(Stored records)
======

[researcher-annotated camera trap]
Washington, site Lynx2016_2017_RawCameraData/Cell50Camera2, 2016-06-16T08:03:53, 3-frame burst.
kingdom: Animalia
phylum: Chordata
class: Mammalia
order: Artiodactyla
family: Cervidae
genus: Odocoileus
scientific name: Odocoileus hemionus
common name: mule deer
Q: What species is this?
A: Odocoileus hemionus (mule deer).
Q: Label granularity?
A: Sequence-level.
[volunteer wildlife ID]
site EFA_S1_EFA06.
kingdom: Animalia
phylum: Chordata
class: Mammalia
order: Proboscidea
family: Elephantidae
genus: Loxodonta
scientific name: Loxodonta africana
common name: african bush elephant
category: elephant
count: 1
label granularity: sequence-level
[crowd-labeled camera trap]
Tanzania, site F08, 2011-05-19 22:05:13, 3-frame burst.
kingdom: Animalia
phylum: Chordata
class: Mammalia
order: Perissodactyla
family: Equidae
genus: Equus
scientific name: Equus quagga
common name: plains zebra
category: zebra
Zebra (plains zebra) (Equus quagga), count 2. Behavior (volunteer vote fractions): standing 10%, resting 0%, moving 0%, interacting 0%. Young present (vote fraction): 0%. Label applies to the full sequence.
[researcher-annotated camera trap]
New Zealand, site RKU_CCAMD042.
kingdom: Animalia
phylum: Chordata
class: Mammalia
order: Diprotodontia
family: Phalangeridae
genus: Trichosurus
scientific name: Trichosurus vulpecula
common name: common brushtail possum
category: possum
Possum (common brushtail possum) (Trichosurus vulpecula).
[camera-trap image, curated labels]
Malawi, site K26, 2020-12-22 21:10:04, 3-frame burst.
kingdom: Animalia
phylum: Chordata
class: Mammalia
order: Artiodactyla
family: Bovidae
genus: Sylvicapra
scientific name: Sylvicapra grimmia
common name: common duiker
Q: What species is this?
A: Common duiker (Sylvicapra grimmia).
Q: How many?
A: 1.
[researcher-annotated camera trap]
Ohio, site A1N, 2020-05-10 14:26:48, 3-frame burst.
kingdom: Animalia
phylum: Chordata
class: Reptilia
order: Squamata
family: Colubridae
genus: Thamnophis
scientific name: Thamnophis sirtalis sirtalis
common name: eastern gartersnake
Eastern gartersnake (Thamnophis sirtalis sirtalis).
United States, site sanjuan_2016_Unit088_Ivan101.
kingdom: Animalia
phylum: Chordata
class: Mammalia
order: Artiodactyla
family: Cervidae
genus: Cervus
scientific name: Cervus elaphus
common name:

======

## Directions:
Among the lines above, find those with the word "level" and list them.

## Solution to the problem:
A: Sequence-level.
label granularity: sequence-level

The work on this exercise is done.